■ TASK INSTRUCTIONS: Substitute "cm" for "centimetres" in the lines from the one containing "By how much" through the last line. Write out only those lines, with nothing else changed.

===== ITEMS

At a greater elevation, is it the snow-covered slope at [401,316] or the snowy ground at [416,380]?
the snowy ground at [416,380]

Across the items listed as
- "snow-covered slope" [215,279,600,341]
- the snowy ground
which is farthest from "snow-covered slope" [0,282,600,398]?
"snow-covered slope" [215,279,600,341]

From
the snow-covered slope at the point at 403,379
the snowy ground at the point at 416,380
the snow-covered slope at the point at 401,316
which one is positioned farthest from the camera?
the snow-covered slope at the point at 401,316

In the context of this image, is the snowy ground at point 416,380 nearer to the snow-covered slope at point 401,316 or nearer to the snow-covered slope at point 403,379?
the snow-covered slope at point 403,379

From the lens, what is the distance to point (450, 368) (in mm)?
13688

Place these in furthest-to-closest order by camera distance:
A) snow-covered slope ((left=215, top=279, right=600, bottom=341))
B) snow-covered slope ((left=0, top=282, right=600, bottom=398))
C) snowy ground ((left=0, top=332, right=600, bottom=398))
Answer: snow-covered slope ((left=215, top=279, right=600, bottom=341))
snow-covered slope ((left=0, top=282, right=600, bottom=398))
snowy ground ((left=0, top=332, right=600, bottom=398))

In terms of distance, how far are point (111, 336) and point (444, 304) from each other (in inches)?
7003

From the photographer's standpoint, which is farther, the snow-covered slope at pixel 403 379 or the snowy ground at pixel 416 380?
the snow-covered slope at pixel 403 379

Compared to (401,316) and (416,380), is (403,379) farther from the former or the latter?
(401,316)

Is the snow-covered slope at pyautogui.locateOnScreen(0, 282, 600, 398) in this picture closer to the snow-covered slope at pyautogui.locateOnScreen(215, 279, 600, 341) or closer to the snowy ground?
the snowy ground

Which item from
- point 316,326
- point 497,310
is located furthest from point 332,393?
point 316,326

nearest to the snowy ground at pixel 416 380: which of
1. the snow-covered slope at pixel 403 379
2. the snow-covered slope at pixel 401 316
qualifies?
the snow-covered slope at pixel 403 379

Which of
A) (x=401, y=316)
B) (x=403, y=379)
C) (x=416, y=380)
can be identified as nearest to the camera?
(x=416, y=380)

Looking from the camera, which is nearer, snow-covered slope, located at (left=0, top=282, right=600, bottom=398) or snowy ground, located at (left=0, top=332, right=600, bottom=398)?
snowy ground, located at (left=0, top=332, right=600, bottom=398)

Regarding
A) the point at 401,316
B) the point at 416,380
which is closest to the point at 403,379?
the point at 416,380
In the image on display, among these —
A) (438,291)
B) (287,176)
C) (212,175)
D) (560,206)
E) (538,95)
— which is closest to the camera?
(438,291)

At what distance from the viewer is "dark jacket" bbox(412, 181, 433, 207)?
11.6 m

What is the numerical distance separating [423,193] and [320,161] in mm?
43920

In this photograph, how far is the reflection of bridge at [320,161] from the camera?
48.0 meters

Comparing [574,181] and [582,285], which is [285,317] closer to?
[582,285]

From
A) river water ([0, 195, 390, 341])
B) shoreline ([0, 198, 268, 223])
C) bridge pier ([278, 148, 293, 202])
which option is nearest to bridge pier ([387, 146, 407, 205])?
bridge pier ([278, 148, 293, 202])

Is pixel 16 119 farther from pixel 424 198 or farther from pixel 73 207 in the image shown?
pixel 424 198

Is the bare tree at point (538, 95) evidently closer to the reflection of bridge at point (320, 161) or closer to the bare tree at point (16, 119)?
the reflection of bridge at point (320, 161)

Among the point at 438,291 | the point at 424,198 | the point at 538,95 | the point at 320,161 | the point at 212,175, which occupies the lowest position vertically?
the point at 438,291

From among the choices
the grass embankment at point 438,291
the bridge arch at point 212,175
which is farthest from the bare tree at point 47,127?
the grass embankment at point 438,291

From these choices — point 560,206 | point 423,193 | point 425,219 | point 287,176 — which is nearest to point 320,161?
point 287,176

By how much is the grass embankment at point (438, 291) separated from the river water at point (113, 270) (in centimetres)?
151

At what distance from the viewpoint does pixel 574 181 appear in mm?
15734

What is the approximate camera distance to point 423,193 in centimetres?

==========

■ ANSWER TO THIS EXERCISE:
By how much is the grass embankment at point (438, 291) separated from the river water at point (113, 270) (in cm)?
151

At what distance from the viewpoint does pixel 574 181 appear in mm?
15734

What is the approximate camera distance to point 423,193 in cm?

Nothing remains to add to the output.